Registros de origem

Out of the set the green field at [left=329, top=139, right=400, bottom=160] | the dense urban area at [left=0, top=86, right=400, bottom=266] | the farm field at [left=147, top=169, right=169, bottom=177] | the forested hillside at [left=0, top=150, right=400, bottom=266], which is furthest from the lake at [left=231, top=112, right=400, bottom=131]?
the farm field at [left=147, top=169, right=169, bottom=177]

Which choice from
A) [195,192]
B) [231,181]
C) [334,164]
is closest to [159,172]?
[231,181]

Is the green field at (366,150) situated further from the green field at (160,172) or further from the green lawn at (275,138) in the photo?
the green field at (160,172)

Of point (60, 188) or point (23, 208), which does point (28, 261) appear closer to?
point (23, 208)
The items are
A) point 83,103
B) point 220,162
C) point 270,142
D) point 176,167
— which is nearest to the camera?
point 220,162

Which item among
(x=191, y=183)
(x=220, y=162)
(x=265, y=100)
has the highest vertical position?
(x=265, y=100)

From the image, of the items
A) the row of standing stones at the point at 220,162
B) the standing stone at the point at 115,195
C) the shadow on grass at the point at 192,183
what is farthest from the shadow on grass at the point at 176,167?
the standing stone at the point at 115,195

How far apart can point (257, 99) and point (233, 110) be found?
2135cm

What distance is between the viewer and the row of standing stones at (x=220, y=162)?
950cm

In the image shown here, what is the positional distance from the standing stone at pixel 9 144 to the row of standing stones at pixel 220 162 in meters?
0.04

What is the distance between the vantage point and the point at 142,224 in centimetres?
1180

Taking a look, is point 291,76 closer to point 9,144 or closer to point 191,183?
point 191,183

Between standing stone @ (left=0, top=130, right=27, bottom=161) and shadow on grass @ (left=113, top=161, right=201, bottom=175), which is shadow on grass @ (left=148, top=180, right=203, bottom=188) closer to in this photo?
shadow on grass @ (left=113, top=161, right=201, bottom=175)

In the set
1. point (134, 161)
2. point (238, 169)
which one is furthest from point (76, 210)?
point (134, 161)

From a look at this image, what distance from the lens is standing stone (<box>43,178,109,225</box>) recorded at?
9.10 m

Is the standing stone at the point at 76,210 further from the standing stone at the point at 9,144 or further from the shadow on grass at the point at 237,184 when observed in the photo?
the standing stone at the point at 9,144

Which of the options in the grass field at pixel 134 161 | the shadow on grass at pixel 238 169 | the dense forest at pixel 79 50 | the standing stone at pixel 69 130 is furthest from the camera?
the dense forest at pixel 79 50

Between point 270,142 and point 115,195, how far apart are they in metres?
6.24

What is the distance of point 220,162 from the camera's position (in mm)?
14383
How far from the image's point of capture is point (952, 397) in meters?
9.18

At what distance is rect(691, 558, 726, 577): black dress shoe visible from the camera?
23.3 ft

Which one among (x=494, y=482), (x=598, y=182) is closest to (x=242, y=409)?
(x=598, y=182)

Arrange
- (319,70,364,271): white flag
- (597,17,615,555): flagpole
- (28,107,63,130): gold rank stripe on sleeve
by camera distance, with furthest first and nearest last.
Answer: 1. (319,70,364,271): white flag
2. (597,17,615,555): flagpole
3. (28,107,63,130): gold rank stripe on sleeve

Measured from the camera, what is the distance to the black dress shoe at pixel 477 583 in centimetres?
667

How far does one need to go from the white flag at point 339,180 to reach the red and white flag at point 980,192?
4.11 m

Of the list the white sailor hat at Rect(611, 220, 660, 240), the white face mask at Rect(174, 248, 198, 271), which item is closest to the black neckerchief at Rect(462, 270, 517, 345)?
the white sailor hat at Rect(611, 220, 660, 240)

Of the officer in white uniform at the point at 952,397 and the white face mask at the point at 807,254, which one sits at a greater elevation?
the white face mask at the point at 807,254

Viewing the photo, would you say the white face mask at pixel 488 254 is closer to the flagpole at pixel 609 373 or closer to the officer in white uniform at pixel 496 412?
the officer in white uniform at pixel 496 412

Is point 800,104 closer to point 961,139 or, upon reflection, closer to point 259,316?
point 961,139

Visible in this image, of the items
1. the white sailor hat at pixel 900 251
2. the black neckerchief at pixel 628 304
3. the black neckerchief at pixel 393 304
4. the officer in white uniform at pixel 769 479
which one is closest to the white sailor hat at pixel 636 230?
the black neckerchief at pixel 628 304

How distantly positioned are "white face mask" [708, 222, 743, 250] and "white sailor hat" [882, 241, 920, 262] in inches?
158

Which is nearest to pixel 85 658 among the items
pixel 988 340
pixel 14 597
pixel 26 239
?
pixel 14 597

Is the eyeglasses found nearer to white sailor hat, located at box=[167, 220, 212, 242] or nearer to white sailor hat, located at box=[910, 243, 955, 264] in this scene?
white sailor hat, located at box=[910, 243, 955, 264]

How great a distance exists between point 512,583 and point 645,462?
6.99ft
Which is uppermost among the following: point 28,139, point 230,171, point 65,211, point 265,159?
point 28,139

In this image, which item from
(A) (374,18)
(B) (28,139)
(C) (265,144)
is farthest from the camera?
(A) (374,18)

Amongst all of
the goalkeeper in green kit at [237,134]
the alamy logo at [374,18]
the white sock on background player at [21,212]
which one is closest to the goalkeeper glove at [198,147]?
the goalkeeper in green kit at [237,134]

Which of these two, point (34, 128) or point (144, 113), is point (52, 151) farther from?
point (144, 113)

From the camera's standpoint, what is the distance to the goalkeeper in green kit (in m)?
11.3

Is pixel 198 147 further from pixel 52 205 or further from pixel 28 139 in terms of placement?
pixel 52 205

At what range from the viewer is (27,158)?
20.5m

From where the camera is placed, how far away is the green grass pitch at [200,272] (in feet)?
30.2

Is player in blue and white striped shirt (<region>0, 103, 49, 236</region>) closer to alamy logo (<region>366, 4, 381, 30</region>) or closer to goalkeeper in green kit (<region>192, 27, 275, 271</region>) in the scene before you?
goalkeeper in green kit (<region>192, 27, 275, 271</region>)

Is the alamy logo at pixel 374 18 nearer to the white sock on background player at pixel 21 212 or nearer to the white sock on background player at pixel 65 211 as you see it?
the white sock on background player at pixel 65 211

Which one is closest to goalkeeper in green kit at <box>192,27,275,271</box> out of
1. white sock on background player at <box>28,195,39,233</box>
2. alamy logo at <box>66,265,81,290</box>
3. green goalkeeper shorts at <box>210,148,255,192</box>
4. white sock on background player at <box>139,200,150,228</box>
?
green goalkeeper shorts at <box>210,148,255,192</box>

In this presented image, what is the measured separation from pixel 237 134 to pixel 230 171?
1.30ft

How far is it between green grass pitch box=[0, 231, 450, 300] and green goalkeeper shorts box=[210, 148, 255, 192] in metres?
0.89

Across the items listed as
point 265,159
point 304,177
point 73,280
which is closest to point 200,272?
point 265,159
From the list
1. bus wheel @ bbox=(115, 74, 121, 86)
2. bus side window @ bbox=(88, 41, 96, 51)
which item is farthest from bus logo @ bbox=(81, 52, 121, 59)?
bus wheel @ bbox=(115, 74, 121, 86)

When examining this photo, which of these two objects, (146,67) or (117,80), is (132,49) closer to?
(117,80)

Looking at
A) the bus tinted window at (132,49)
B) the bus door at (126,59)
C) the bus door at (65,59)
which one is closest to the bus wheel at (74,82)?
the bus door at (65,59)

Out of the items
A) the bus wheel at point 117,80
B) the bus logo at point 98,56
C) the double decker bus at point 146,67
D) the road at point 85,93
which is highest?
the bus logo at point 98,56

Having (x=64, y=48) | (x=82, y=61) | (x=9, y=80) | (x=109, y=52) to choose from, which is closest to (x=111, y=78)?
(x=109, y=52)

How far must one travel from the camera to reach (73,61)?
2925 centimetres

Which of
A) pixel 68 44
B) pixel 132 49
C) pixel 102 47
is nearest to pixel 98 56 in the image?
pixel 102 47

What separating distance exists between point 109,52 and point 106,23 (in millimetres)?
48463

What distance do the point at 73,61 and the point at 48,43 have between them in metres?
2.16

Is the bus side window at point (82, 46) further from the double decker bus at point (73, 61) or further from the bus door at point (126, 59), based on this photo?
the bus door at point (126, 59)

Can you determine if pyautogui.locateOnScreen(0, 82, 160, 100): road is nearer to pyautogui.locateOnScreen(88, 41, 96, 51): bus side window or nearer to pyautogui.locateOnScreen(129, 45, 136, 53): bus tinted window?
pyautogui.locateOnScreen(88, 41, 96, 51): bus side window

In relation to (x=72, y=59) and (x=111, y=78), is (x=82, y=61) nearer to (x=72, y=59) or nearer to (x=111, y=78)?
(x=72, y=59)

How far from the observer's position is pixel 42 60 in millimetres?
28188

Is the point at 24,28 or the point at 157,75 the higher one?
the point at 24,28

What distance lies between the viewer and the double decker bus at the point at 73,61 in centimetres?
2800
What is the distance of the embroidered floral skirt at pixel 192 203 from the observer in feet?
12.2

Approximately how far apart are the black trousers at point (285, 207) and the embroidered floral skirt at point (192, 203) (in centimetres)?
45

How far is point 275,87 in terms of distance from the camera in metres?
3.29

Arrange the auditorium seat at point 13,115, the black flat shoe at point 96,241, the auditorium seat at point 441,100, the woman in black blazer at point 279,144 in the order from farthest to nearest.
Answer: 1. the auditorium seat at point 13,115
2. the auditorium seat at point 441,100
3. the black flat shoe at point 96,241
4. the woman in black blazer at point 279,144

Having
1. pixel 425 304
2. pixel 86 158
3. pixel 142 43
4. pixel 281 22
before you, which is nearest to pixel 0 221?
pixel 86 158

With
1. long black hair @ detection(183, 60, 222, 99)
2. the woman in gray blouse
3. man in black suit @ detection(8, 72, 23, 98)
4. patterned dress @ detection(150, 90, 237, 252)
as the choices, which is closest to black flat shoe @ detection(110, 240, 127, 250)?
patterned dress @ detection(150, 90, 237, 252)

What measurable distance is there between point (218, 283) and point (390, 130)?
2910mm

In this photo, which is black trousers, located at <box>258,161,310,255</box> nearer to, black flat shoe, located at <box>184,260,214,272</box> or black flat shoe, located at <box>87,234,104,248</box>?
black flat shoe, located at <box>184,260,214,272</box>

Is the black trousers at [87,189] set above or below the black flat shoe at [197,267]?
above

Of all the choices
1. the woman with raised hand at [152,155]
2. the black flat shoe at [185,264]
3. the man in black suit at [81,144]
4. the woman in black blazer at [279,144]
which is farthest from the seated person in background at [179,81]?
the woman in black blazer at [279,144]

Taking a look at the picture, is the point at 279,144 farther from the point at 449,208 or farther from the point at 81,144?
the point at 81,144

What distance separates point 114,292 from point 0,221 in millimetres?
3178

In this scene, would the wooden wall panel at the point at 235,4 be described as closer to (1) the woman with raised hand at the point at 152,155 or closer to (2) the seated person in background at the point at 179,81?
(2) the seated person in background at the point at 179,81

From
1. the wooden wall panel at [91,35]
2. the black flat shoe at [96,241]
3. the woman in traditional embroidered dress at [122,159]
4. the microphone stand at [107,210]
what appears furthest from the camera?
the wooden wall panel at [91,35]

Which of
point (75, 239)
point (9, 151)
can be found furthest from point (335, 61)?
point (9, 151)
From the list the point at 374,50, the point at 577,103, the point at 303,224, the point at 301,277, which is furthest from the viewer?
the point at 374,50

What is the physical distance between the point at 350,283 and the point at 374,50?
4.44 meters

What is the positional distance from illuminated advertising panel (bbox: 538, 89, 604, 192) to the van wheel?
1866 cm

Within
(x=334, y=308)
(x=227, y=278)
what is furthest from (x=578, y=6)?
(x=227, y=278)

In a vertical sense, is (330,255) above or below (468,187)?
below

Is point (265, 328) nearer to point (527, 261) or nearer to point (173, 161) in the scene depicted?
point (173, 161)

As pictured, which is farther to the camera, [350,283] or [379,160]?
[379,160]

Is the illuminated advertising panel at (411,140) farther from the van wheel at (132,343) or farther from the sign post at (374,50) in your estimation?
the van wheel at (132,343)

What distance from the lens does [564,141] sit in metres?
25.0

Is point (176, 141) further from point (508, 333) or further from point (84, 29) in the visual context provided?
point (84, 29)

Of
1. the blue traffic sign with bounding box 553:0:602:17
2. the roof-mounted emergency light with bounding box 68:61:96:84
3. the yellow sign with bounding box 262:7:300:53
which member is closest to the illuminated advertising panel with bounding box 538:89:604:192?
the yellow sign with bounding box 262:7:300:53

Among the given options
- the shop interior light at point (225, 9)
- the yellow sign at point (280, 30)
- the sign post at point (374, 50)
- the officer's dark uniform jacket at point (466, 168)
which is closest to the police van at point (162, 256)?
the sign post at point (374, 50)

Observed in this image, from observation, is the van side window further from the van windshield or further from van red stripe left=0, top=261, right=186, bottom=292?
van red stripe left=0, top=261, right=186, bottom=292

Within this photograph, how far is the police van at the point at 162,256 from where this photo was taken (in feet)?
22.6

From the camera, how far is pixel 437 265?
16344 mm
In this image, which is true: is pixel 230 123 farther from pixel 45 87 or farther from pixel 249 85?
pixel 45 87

Enunciado:
Transcreva sem nenhuma alteração as linhas que vão da que contém "From the camera, how far is pixel 437 265?" até o final dos registros, incluindo as duas extremidades.

Resposta:
From the camera, how far is pixel 437 265?
16344 mm
In this image, which is true: is pixel 230 123 farther from pixel 45 87 or farther from pixel 249 85?
pixel 45 87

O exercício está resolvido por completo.